Bitcoin’s recent price action has shown some signs of improvement after struggling below the 21-day moving average for most of December. The price has recently managed to inch above this moving average, but it still faces resistance. At the time of writing, Bitcoin is up by more than three percent and is trading slightly above the $101k mark. Here’s a breakdown of the reasons why Bitcoin could face a downturn according to analyst Nicholas Merten:
Bitcoin’s price has largely been driven by announcements, such as the introduction of Bitcoin ETFs or corporate buys by firms like MicroStrategy. However, there haven’t been significant updates or announcements recently, which could slow down its growth momentum. Without new catalysts, Bitcoin may struggle to maintain its upward trajectory.

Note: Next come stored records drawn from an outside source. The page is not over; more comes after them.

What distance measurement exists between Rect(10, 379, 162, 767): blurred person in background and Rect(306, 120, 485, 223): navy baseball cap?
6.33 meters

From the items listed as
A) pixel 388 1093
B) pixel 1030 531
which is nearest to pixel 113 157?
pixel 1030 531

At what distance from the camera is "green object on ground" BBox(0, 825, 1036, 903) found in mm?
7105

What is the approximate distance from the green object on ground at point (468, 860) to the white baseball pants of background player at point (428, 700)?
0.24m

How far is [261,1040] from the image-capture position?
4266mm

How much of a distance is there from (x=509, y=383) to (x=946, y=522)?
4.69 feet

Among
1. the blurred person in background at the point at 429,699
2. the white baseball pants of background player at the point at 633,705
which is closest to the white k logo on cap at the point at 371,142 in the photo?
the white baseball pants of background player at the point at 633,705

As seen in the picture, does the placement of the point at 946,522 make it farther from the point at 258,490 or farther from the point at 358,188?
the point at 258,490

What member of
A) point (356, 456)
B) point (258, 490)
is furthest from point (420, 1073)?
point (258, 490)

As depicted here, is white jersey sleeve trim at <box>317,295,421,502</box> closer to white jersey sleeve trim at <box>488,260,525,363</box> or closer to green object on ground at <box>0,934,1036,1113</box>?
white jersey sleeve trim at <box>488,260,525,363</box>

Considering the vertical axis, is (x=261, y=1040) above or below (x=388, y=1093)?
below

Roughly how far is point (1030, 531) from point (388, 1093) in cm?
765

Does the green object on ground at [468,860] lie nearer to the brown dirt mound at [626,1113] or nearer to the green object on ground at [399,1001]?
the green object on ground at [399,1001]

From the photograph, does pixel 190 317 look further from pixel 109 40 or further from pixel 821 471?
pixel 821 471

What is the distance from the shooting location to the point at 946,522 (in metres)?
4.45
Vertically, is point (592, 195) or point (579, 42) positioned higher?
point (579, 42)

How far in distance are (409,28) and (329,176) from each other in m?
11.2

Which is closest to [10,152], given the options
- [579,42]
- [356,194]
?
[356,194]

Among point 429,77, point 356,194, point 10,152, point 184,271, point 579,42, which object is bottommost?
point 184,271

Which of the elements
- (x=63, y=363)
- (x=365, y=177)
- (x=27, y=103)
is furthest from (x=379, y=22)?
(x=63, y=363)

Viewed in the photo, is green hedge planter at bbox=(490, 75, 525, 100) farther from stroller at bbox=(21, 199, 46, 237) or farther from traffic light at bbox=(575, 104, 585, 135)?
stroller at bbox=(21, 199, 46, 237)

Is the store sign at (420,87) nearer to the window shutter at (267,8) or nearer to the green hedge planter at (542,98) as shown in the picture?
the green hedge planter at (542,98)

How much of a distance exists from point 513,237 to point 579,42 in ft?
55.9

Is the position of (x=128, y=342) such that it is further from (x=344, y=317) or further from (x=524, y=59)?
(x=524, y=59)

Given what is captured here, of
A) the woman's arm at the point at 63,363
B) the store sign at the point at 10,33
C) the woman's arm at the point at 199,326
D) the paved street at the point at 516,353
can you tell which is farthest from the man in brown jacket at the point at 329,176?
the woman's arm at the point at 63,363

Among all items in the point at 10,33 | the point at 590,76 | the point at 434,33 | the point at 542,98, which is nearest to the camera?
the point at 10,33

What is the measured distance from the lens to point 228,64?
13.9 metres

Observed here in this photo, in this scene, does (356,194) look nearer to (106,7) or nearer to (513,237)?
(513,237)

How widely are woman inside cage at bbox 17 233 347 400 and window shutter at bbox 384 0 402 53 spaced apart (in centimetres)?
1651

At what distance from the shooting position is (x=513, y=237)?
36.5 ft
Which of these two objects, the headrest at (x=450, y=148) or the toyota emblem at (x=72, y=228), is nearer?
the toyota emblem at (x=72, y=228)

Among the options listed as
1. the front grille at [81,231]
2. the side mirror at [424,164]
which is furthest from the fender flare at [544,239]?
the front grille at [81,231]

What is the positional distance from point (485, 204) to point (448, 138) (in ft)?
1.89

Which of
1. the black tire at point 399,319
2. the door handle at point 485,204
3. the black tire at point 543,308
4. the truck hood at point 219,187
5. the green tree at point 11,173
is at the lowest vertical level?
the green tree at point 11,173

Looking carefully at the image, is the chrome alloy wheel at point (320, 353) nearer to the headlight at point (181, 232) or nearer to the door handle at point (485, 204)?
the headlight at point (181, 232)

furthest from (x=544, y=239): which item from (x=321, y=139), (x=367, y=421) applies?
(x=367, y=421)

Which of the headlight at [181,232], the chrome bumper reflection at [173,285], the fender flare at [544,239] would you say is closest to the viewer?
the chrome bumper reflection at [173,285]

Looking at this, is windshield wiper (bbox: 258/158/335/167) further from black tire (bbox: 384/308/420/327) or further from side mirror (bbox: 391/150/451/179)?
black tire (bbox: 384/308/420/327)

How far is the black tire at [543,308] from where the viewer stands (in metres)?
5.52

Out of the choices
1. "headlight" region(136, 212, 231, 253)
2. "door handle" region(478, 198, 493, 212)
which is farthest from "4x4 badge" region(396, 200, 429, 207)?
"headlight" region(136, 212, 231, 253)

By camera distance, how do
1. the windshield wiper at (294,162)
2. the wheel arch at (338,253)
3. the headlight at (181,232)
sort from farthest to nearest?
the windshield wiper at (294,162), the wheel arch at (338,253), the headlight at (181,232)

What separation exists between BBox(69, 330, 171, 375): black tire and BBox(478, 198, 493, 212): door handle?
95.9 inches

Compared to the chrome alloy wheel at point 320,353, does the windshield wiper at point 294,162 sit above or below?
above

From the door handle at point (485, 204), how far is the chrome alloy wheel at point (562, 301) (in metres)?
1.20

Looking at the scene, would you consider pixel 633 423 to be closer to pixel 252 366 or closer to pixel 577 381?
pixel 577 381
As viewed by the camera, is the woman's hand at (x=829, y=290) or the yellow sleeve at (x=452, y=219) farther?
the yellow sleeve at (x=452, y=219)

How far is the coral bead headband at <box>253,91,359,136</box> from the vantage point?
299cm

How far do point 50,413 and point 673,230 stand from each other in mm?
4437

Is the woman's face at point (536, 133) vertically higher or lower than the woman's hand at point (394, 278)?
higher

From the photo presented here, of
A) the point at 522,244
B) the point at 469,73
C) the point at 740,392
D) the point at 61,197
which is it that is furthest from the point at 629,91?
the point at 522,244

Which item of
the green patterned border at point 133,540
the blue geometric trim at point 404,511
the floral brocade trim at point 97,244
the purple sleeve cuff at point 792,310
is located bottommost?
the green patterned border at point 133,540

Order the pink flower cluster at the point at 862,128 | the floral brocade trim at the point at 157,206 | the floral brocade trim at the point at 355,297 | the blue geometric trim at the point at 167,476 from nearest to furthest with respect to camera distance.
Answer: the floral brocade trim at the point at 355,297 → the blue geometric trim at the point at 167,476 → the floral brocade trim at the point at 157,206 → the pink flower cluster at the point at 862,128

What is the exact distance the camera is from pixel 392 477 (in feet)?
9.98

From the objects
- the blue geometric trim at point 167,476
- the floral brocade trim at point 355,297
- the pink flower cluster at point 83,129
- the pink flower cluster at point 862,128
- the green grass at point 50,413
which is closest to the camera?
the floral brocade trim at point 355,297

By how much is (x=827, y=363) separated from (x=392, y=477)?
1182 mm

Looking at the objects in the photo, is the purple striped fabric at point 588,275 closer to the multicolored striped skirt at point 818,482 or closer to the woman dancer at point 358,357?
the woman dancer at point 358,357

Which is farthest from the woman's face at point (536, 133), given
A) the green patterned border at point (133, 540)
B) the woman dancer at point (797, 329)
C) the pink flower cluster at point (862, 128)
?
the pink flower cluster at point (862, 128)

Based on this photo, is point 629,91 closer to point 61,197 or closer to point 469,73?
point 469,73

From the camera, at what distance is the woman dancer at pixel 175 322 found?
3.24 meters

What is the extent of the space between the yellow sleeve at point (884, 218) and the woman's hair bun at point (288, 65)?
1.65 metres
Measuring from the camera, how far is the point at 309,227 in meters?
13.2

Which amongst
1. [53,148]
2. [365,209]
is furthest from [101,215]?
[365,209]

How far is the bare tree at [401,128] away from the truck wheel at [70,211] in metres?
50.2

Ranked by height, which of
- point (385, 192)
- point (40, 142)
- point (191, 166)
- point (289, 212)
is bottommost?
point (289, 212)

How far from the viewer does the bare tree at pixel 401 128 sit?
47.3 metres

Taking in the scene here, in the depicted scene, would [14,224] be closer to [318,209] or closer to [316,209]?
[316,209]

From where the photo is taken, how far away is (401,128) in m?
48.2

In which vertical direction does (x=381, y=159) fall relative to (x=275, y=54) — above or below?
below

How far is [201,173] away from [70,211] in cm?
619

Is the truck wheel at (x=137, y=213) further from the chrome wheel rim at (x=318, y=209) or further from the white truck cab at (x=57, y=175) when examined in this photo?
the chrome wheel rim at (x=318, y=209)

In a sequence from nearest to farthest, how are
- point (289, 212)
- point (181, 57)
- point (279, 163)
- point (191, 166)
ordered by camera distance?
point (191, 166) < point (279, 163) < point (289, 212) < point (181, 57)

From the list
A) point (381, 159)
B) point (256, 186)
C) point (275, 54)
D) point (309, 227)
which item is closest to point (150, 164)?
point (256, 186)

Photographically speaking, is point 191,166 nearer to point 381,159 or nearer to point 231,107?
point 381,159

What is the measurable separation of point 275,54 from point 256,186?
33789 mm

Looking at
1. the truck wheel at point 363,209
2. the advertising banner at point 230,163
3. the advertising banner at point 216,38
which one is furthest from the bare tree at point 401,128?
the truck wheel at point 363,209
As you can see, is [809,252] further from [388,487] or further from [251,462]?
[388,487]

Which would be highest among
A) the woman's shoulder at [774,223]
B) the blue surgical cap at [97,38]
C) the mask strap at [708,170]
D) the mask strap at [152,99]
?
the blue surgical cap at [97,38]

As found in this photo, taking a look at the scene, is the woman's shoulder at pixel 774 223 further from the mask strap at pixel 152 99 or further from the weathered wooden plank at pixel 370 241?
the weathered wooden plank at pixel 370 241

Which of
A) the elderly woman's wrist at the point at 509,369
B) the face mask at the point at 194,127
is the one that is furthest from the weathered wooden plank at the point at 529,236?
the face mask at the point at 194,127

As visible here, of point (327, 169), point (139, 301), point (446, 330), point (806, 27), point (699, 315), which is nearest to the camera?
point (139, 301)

Major players like ETFs and MicroStrategy have been instrumental in pushing Bitcoin’s price higher. But there are signs that the demand from these big entities is starting to slow. If they stop buying or even start selling, it could trigger a sharp correction in Bitcoin’s price.
Many of Bitcoin’s recent price gains have been priced in, meaning that its current value may be higher than the actual market demand. Unless new buying pressure comes in, a price correction may be inevitable.
Bitcoin is facing growing competition from altcoins and other cryptocurrencies like Ethereum and Solana. While these coins are still underperforming compared to Bitcoin, their rise might divert attention away from Bitcoin, leading to a decline in its market share and value.
As we saw in the first quarter of 2024, the crypto market can correct rapidly, particularly for altcoins. If Bitcoin enters a downturn phase, it is likely to be among the worst performers in the market due to its high gains. Bitcoin and other altcoins could face a significant drop when the market starts to adjust.
Bitcoin is often seen as a “high-risk” investment, especially when compared to safer options like bonds or savings accounts. In a market correction, Bitcoin could become one of the worst-performing assets as investors flee to safer investments. Its previous gains could quickly unravel, leaving many holding the bag.